Un membre du gouvernement, bien que lui-aussi ex-PS, se fait davantage cruel: "Si le spectre politique, c'est: +qui va le mieux protéger les Français?+, c'est lamentable", se désole-t-il. Il appelle à célébrer plutôt "les ingénieurs et les start-up" pour "retrouver une campagne positive tournée vers l'avenir, comme en 2017", et à s'appuyer sur le plan France 2030 aux investissements massifs dans les nouvelles technologies.
« Mesures démago »
Pour l'instant sans candidat, et donc sans programme, LREM cherche pour sa part à détecter les "signaux faibles" de la société, à coup de porte-à-porte et questionnaires, qui avaient fait le succès de la "grande marche" d'il y a cinq ans de laquelle était ressortie la question des violences intra-familiales.

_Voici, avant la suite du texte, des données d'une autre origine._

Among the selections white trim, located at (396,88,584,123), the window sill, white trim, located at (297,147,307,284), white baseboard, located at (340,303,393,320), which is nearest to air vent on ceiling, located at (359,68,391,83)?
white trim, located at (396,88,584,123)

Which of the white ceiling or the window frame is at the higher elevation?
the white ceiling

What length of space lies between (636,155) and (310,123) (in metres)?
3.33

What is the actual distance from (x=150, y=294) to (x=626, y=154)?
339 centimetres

Selon le patron du parti, Stanislas Guerini, les problématiques de santé mentale, de prix du logement ou d'usurpation d'identité émergent. Le patron des députés LREM Christophe Castaner phosphore quant à lui sur les nouvelles attaques numériques qui pèseraient notamment sur les systèmes bancaires.
Pas assez disruptif? "Il faut pousser les curseurs: on n'est pas centriste, on est radicaux, sur les deux flancs", estime un député qui entend ressusciter des réflexions de 2017, telles la nationalisation d'Areva ou l'accession à la propriété de logements sociaux.

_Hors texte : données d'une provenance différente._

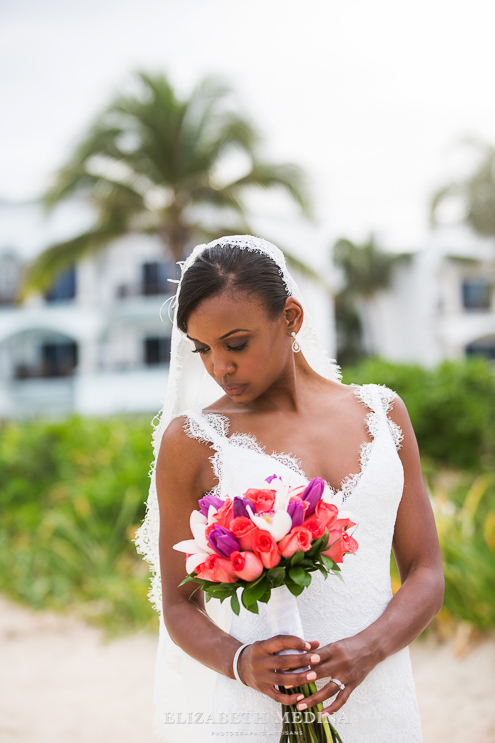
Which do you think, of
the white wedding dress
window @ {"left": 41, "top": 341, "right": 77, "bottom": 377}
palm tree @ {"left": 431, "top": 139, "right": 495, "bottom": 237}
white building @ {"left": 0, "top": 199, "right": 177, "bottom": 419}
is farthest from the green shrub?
window @ {"left": 41, "top": 341, "right": 77, "bottom": 377}

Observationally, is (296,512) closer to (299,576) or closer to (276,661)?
(299,576)

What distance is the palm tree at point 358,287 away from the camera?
4016cm

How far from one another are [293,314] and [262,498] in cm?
63

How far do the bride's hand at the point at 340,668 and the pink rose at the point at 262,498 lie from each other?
384 mm

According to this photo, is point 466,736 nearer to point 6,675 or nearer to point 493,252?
point 6,675

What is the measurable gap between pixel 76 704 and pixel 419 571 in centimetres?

Le thème de l'éducation est également brandi, y compris en privé par le Premier ministre Jean Castex, où l'on plaide pour une grande autonomie des établissements du secondaire, à l'image de l'expérimentation proposée par Emmanuel Macron à Marseille.
Un chef de parti partenaire de la majorité milite pour interdire tout nouveau bâti tant que toutes les friches n'auront pas été réhabilitées, manière de reprendre la main sur les thèmes écologiques.
"Les mesures choc, démago, 'wahou', les gens n'y croient plus...", s'inquiète toutefois une figure montante de la macronie.
"Il faut aussi qu'on explore deux-trois sujets: l'écologie, la question démocratique au sens large, l'Europe: tout ça, ça coche des cases de réassurance et de protection", martèle un poids-lourd du gouvernement, "mais pas plus".
Il s'agira également, convient chacun, de décliner "un récit", "de parler de la France". Avec un double objectif: retrouver la "France unie" théorisée par François Mitterrand lors de sa campagne victorieuse de réélection en 1988 et mieux contrer les populistes, Eric Zemmour en tête.